On Feb 28, 2007, at 5:17 PM, Andreas S wrote:

how do you check if your child process from fork still alive or
not? In perl I can send kill(0, $cid), I think. But Process.kill(0,
child_id) always returns 1.

To be honest, I couldn’t get the perl code to work either. It
always returns 1 too.

I can do ps -p #{child_id} but I wonder if Process.kill should
work too.

Using Process.kill(0, pid) will return 1 as long as the process
exists. In
your situation, I’m guessing that the child process has terminated
but continues to exist as a zombie process. You have to call
Process.wait
to reap the child process in order for the child process to disappear
entirely.

pid = fork { sleep(10) }

puts Process.kill(0, pid) # 1
sleep 15
puts Process.kill(0, pid) # 1, process is a zombie at this point
Process.wait
puts Process.kill(0, pid) # exception, process doesn’t exist

Gary W.

You have to call Process.wait to reap the child process in order for the
child process to disappear entirely.

Gary W.

I don’t want to use Process.wait because it will block. I have a queue
that
I want to refill with the next job in line when a slot is available. I’m
not
gaining much from forking jobs like this but my main purpose is to
emulate
LSF queue on local machine, in case its down or something. By doing so,
the
rest of the code still sees a queue.

I tried Ara’s suggestion, but it doesn’t seem to throw exception.

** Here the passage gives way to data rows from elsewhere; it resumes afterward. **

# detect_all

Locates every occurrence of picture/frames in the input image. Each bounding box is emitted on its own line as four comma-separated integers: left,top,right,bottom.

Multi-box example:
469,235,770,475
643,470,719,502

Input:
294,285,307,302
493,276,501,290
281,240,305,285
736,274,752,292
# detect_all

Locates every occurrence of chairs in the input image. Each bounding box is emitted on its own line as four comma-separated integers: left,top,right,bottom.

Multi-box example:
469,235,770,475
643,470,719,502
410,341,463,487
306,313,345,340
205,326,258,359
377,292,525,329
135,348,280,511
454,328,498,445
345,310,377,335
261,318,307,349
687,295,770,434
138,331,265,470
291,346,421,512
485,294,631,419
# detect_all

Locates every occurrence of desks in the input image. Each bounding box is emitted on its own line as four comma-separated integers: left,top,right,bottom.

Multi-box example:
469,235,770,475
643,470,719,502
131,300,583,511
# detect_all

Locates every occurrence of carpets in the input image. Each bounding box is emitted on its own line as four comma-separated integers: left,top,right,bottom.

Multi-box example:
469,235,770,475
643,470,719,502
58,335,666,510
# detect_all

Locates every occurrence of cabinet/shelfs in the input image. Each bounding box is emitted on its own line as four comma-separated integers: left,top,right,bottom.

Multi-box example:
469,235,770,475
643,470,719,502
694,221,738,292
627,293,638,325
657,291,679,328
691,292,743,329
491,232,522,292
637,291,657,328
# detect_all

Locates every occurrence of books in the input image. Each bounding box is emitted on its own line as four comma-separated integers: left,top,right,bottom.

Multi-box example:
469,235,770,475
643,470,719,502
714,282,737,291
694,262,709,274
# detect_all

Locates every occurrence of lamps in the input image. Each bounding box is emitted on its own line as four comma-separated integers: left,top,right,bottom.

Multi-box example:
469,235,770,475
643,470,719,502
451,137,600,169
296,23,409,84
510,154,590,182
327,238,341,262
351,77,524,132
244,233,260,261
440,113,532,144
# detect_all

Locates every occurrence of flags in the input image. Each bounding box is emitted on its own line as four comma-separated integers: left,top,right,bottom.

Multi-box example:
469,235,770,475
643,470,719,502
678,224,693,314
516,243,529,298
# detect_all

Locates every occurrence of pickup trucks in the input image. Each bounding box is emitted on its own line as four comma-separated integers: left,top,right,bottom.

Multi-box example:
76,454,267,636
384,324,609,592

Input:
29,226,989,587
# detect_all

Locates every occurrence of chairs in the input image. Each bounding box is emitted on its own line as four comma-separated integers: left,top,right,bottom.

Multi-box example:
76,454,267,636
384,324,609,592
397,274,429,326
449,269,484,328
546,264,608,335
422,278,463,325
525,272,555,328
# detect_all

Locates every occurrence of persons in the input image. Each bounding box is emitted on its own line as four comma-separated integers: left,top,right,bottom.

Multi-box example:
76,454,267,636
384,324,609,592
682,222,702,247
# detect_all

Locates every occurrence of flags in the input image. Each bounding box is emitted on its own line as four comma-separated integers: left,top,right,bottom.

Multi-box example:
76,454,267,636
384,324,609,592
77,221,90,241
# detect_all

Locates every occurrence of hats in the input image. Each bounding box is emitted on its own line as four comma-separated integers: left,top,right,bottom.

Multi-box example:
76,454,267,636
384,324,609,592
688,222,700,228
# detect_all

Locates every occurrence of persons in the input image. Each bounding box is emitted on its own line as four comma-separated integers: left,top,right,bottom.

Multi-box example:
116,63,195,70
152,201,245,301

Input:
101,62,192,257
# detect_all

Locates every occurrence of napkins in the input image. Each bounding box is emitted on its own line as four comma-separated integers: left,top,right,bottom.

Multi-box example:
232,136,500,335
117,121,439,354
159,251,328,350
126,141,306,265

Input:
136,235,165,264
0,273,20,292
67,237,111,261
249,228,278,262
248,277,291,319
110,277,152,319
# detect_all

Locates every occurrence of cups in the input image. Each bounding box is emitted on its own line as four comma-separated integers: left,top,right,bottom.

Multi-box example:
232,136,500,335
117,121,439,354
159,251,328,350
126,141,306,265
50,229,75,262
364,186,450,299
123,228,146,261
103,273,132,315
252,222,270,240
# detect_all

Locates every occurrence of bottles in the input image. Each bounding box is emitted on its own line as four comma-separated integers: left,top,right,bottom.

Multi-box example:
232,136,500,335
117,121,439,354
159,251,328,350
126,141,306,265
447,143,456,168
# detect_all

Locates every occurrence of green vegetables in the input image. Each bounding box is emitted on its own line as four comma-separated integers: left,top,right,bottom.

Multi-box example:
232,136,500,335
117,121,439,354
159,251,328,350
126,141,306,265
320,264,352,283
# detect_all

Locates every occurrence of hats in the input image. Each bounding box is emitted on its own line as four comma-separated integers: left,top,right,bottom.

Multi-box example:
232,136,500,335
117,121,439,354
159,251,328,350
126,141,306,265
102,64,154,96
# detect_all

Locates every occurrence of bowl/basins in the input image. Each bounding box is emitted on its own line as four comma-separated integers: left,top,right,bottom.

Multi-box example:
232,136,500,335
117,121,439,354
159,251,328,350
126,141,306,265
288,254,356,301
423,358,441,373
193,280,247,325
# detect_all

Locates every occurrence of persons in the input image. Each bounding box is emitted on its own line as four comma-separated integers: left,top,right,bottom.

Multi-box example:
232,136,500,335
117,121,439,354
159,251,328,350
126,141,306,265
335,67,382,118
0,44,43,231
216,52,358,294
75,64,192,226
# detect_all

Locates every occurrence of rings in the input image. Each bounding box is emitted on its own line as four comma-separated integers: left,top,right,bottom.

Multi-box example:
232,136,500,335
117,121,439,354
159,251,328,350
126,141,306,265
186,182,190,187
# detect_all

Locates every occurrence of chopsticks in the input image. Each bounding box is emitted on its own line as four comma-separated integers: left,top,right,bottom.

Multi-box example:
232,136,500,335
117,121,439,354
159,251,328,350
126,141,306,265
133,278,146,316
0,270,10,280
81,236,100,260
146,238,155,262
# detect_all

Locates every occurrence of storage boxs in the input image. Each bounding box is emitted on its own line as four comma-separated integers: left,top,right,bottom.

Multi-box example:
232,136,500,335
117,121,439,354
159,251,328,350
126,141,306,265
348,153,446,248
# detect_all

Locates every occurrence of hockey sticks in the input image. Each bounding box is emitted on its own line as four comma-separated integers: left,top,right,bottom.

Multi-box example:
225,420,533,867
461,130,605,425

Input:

Thanks for such prompt response and I love how Ara, even for merely
showing
example, gave
alias alive? alive
:slight_smile:

-andre

def alive pid
pid = Integer("#{ pid }")
begin
Process::kill 0, pid
true
rescue Errno::ESRCH
false
end
end

c = fork do
sleep 5
print “Child exits”
exit
end

while alive c
print ‘.’; STDOUT.flush
sleep 1
end

ruby test.rb
…Child exits…

Andreas S wrote:

You have to call Process.wait to reap the child process in order for
the child process to disappear entirely.

I don’t want to use Process.wait because it will block.

Then you should use Process.detach(child_pid)

Daniel

Then you should use Process.detach(child_pid)

Daniel

Hey, that does the trick. Thanks a lot Daniel, and to Gary and Ara.